▶ Your goal: Return, from the listing below, each line where the word "gina" appears.

▶ Working data:
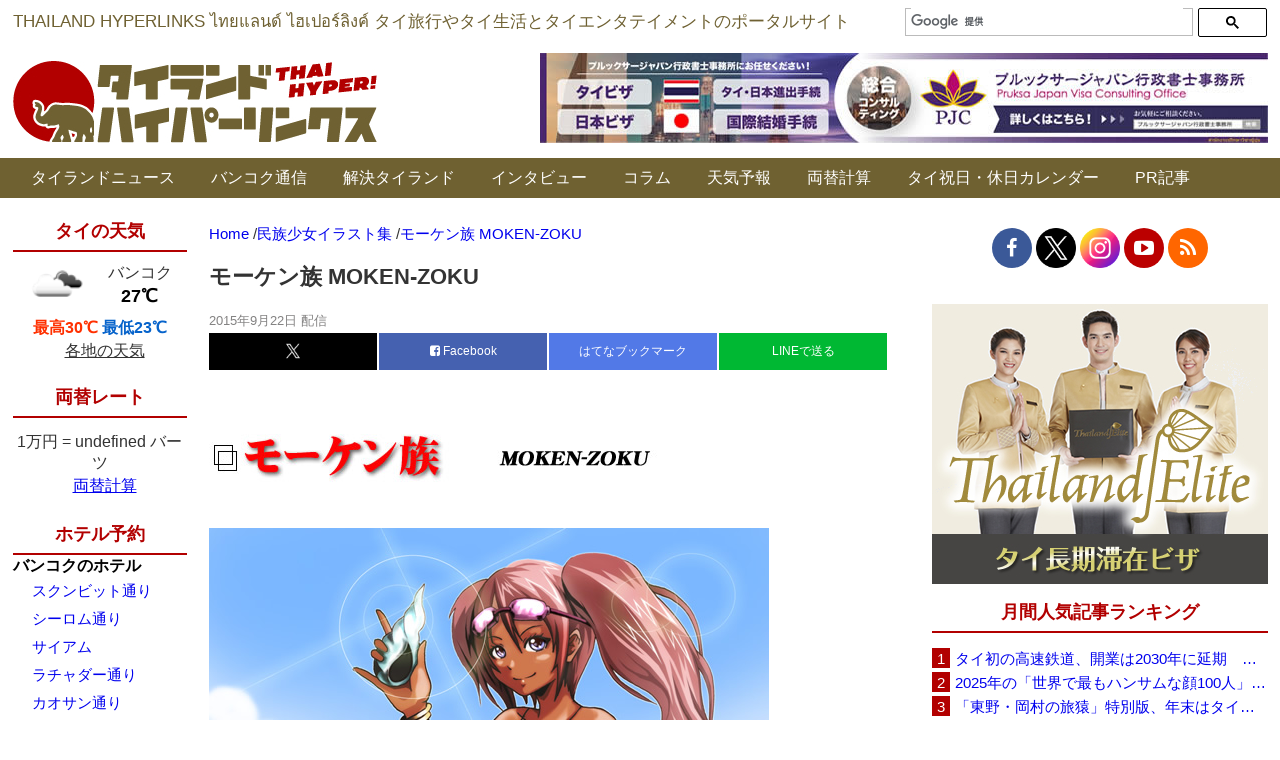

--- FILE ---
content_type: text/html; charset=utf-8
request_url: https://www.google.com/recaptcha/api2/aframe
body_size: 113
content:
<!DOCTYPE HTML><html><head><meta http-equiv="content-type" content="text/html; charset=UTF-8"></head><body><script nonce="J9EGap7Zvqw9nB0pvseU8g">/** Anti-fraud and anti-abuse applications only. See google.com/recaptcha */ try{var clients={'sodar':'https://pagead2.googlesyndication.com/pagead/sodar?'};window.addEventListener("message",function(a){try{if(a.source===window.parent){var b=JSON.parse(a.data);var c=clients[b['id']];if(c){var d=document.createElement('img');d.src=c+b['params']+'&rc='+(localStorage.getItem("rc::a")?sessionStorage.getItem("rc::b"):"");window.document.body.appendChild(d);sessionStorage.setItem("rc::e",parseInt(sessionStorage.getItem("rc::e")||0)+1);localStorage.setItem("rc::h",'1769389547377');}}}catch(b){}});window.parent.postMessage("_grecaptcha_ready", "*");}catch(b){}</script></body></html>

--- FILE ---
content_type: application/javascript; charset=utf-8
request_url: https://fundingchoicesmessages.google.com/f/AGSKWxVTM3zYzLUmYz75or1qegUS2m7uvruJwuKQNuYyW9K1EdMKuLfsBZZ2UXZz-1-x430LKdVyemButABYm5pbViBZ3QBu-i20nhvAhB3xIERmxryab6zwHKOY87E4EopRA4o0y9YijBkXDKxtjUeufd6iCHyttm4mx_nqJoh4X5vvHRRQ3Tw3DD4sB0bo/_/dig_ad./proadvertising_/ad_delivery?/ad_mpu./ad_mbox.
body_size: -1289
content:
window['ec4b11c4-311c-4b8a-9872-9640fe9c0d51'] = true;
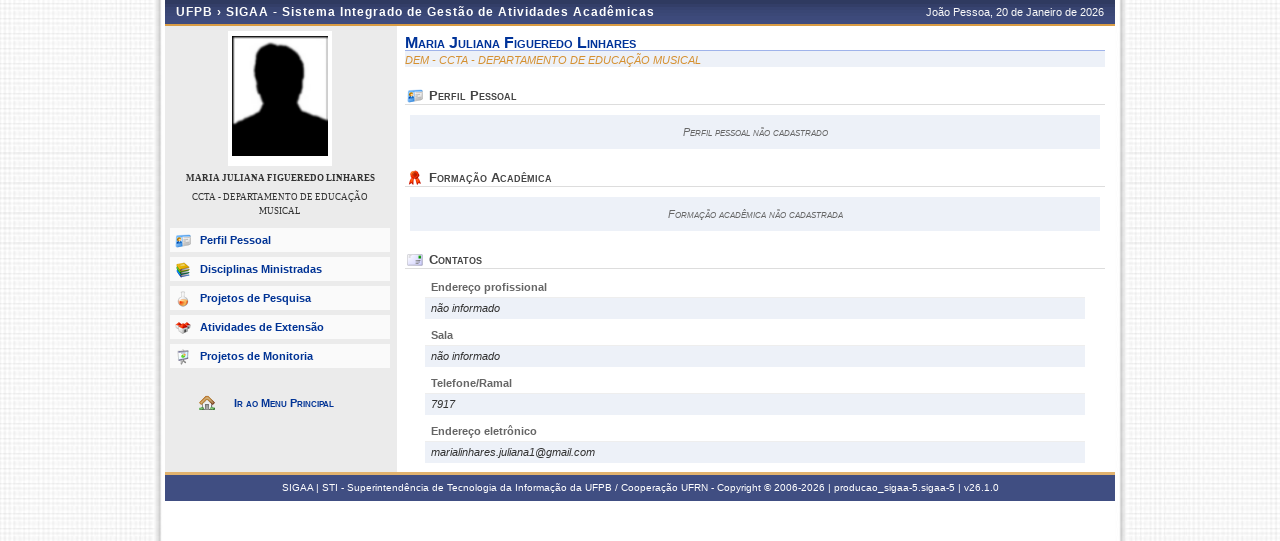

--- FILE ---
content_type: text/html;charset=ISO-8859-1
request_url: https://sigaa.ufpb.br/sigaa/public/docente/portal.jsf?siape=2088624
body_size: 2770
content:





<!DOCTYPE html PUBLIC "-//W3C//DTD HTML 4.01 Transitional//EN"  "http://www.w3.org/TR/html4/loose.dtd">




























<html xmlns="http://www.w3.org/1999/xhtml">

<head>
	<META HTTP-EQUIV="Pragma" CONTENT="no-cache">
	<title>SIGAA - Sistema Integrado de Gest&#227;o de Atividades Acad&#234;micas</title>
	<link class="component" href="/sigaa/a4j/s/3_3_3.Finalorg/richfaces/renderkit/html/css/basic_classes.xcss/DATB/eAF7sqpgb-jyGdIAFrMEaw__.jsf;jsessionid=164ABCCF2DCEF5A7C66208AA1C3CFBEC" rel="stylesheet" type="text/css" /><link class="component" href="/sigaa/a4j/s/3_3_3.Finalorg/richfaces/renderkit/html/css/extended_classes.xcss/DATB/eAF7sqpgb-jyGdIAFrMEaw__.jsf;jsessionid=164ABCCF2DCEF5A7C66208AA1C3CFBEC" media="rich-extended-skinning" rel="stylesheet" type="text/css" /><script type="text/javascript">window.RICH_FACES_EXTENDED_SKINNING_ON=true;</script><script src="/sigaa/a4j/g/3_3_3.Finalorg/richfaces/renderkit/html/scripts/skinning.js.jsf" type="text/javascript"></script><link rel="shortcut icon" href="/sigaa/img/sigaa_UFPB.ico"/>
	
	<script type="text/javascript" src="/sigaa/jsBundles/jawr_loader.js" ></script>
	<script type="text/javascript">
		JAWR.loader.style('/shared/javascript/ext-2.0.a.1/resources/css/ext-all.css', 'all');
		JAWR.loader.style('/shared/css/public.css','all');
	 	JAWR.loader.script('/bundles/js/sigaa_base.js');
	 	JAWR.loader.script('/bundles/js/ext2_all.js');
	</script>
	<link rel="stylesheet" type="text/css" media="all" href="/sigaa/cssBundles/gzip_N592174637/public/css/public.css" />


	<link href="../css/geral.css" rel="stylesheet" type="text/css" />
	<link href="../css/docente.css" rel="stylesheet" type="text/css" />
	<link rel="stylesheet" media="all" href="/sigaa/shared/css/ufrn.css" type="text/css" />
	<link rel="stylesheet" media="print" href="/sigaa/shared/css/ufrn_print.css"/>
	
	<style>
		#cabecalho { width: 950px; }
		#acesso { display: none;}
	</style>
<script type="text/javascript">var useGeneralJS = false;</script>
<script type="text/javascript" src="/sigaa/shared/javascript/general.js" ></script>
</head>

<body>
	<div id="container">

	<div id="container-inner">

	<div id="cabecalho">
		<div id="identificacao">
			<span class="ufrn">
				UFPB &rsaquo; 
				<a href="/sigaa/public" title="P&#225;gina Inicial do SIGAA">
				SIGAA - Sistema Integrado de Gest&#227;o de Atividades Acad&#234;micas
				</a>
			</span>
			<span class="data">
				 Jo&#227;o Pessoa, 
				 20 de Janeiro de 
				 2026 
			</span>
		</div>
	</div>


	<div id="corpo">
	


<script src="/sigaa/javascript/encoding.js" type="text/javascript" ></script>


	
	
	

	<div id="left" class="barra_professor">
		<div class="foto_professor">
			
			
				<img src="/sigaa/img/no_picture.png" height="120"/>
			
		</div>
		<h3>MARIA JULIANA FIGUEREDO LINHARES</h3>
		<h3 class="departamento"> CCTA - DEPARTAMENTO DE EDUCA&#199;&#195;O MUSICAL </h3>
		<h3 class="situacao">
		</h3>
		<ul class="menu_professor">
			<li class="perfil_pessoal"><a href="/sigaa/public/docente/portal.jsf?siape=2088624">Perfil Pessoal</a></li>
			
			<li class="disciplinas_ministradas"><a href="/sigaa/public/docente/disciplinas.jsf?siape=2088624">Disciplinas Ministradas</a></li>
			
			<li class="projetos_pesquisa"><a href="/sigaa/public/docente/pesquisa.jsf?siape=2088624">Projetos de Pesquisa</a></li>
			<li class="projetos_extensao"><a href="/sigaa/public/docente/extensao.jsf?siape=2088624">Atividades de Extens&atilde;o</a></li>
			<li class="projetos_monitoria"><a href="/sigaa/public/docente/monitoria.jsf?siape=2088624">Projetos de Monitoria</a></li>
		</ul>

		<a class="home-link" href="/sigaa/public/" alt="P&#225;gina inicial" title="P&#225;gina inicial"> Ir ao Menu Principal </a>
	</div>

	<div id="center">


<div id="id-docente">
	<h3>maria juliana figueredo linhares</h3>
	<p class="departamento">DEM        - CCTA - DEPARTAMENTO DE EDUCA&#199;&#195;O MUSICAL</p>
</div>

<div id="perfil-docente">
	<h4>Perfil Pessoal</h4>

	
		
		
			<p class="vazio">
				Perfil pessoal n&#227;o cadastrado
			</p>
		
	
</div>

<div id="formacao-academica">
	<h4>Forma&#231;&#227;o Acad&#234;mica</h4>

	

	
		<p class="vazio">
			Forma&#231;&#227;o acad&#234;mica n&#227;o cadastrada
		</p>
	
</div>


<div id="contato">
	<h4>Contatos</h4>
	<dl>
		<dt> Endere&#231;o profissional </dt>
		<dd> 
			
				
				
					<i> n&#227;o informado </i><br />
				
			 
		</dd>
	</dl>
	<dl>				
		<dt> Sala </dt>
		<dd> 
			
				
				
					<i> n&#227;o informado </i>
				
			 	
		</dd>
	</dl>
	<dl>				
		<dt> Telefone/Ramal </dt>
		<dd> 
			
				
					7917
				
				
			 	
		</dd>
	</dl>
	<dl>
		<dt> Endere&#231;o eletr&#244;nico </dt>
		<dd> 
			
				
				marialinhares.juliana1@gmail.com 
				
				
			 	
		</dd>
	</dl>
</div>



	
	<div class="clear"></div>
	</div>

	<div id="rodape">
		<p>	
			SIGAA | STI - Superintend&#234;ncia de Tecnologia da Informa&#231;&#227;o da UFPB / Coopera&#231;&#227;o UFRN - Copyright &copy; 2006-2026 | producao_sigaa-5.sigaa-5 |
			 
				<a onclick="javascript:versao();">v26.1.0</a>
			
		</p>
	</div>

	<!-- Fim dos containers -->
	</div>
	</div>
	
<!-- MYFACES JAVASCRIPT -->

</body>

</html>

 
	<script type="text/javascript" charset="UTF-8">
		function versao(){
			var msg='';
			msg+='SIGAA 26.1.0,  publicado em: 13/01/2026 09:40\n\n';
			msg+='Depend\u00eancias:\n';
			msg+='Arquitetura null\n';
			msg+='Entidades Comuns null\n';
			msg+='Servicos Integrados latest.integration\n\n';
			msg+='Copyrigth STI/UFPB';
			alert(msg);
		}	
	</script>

▶ Result for this task:
				<a href="/sigaa/public" title="P&#225;gina Inicial do SIGAA">
		<a class="home-link" href="/sigaa/public/" alt="P&#225;gina inicial" title="P&#225;gina inicial"> Ir ao Menu Principal </a>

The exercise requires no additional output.